* _Provided records_:
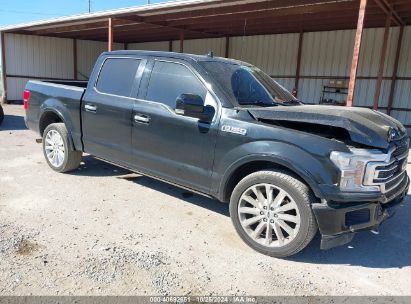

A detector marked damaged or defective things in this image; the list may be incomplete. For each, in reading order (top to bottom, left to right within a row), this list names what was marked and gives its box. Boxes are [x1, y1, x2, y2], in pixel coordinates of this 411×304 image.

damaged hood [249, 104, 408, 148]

==

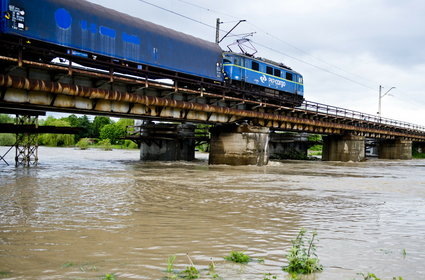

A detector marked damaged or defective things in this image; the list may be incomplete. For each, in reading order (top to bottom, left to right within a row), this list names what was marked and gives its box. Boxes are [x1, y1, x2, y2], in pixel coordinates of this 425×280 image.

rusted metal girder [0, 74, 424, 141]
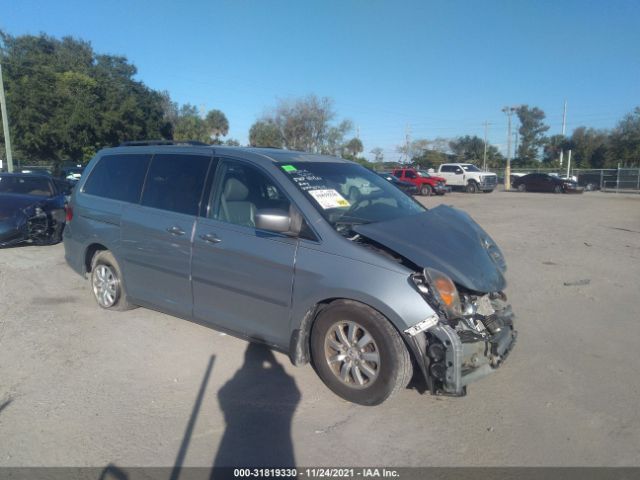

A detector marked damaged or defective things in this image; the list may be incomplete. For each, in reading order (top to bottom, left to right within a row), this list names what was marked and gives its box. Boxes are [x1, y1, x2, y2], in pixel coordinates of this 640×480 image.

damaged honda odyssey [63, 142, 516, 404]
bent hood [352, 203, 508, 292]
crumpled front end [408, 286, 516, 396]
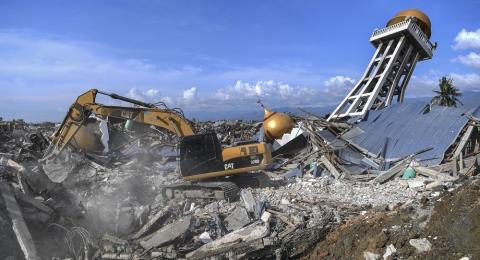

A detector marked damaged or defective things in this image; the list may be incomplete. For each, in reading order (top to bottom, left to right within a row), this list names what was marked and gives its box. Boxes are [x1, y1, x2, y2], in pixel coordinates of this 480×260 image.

* _Exercise aim_:
Starting with the line above that holds "this 640×480 image.", restate each line word for word up to and including the line that holds "this 480×260 image.". Drop the pictures.

* _Task solution_:
A detector marked damaged or defective things in this image; the list may be incomplete. For each, in reading order (top to bottom, left to right within a row), this list names what was marked and gives its box. Boxes are [x1, y1, x2, y2], in pixel coordinates of this 640×480 image.

damaged honda odyssey [63, 142, 516, 404]
bent hood [352, 203, 508, 292]
crumpled front end [408, 286, 516, 396]

A detector marked damaged or defective things in this image; the list may be incomplete. For each, in reading order (top to bottom, left to right within a row), this list names what was marked and gives its box. Boxes are [x1, y1, x2, y2], in pixel coordinates of this 480×260 image.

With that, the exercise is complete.